To do:
A) Answer these questions about the study description of enteral nutrition in alcoholic liver disease:
(i) How many days did the therapy last?
(ii) How many patients did the investigators plan to enroll in each arm?
(iii) On what date was the request for further information sent?
B) Can you turn the paragraph beginning "Interventions Intervention group received" in the study description of enteral nutrition in alcoholic liver disease into a short list that keeps its main facts?
C) Would you proceed with the study description of enteral nutrition in alcoholic liver disease, picking up right after its final sentence?

BEGIN Excerpt provided

Participants Inclusion criteria: Clinical diagnosis of alcoholic liver disease, bilirubin > 51 micromol/l, one of the following: albumin < 3gm%, PT > 4 secs above control, ascites on examination. Exclusion criteria: None cited. 31 hospitalized patients (21 male/10 female, mean age 44).
Interventions Intervention group received enteral nutrition through nasoduodenal tube (commercial formulation [Isocal HCN, Mead Johnson] with 167 kj/kg, 1.5 gm/kg protein/day) + regular diet. Control group given regular diet. Duration of therapy 28 days.
Outcomes Mortality, appearance/resolution hepatic encephalopathy, bilirubin, serious/non‐serious adverse events, body weight, nitrogen balance. Appearance/resolution of ascites and gastrointestinal bleeding noted to be comparable, but no numerical data. Anmthrometic measurements noted not to be different, but no numerical data. Duration hospitalization provided as mean, but no standard deviation or standard error.
Category of study Enteral nutrition/Medical.
Sample size calculation Planned to enrol 25 patients in each arm, but did not achieve those numbers.
Full paper or abstract only Full paper.
Notes 31 patients described and 6 dropouts; unclear if original randomisation included 37, or if only 25 completed trial; for purposes of analysis, assumed 31 patients reported. Morlality data estimated from Kaplan‐Meier curve. Request for further information sent via e‐mail on September 16, 2011 (pj.kearns@med.stanford.edu). No response has been received as of March 20, 2012.

END Excerpt provided
BEGIN Source data

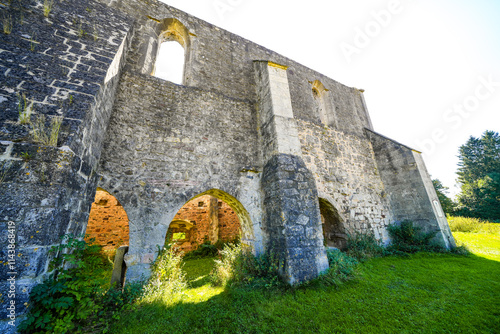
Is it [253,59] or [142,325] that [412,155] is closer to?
[253,59]

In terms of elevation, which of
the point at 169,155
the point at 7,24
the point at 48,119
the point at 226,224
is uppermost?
the point at 7,24

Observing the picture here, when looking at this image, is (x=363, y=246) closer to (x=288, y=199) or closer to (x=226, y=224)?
(x=288, y=199)

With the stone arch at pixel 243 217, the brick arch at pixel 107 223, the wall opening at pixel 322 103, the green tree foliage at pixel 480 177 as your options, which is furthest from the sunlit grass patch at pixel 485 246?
the green tree foliage at pixel 480 177

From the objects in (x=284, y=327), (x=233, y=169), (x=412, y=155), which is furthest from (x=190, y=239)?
(x=412, y=155)

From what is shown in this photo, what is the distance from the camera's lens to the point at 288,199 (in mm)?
3799

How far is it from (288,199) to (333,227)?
11.8ft

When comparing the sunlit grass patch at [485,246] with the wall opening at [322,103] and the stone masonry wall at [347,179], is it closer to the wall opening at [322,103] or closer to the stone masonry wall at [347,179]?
the stone masonry wall at [347,179]

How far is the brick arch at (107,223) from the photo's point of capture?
727 cm

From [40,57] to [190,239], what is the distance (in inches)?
313

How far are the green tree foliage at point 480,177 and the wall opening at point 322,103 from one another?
66.4ft

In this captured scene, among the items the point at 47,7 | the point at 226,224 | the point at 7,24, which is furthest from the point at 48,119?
the point at 226,224

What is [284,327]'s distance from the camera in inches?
93.2

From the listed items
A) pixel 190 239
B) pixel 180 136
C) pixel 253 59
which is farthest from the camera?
pixel 190 239

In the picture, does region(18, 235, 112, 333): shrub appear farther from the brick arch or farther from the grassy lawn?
the brick arch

END Source data

Answers in order:
A)
(i) 28 days
(ii) 25 patients
(iii) September 16, 2011

B)
- Intervention group: enteral nutrition through a nasoduodenal tube (Isocal HCN, Mead Johnson; 167 kj/kg, 1.5 gm/kg protein/day) plus regular diet
- Control group: regular diet
- Duration of therapy: 28 days

C)
Risk of bias
Bias Authors' judgement Support for judgement
Random sequence generation (selection bias) Unclear risk Only states "randomly assigned".
Allocation concealment (selection bias) Unclear risk No details.
Blinding (performance bias and detection bias) All outcomes High risk Not blinded.
Incomplete outcome data (attrition bias) All outcomes High risk Six dropouts (3 from each group, but unclear reasons).
Selective reporting (reporting bias) Low risk Mortality and morbidity outcomes reported.
Other bias High risk Partial funding by industry.
Intent to treat analysis High risk Could not be done.
Baseline imbalance? Low risk No differences identified.
Early stopping? High risk Stopped after 31 patients completed trial without any preplanned intention to do so.